The front pages Weds all featured stories based on this press release from the Deputy Leader and finance spokesman of the National Party.
Joanna Average, who has earned the average wage since 2000, is only $500 a year better off now once tax bracket creep and inflation are taken into account… Mr English says the average wage has risen by 30% since 2000, but someone on the average wage in 2000, is now paying 42% more tax. “Wages up 30%, tax up 40%. There’s something very wrong with that.”
Is there, though? Let’s run some quick numbers off the case study the Nats provide:
2000 average wage: $33,968, taxed $6,623, which is a rate of 19.5%.
2007 average wage: $44,123, taxed $9,430, which is a rate of 21.5%.
But!

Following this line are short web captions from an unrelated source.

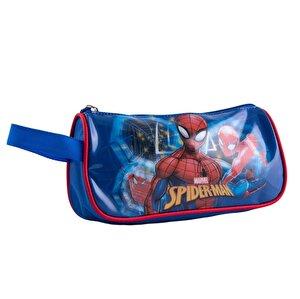 Penar cu maner Spider-Man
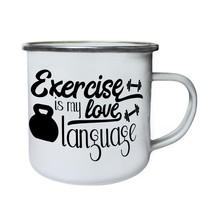 Exercise Is My Love Language Retro,Tin, Enamel 10oz Mug j704e - $246,74 MXN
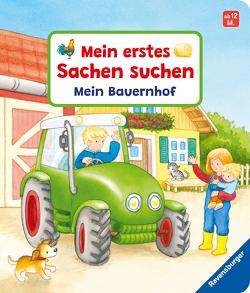 Mein erstes Sachen suchen: Mein Bauernhof von Grimm,  Sandra, Gruber,  Denitza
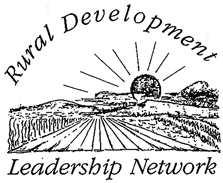 Rural Development Leadership Network
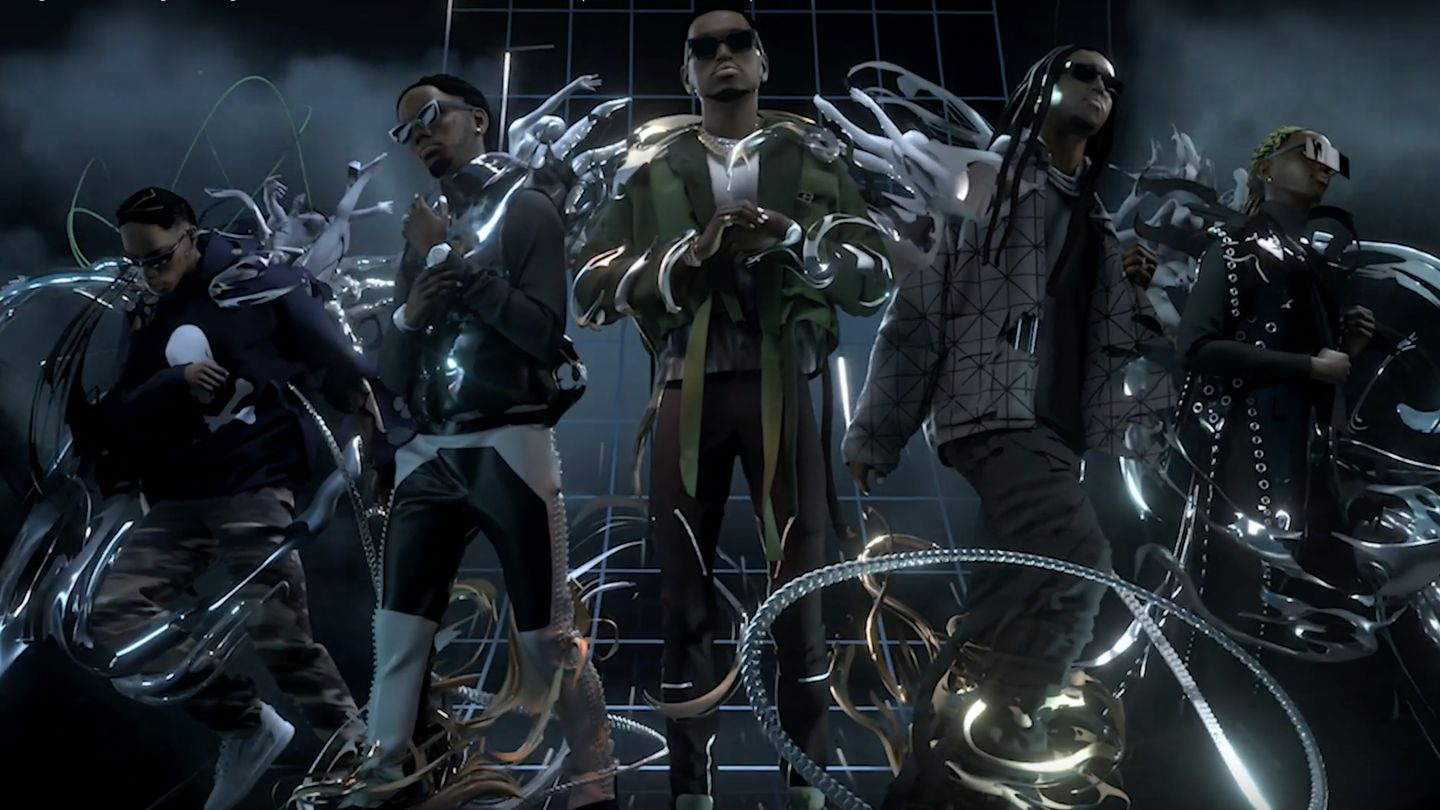 Migos, Young Thug, And Travis Scott Don't 'Give A Fxk' If You Don't Get Their New Video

Reconsider that 2007 wage without “tax bracket creep” – then tax would be $8,604. Or, to flip that around, it’s the difference between a net income of $34,700 and one of $35,500. (Both of them are well up on the 2000 net income of $27,300)
That’s what Nat’s claims amount to: less than a thousand dollars differential. Definitely, you’re better off with that extra grand, but it’s hardly the big loss to match the big numbers the press release throws around. The whole point of the press release is to win support for tax cuts, but the numbers just don’t back it up as a major issue.
The real issue is inflation. The Nats’ own calculations show that the effective loss of earnings due to inflation is $6842. In other words, inflation is the behind 90% of “loss of earnings”; tax bracket creep is responsible for only 10% of that.
(Did I get it right? Economics heads are invited to point out where I am hideously wrong, but obviously I don’t think I am. In any case, that’s enough math. I’m going to sleep.)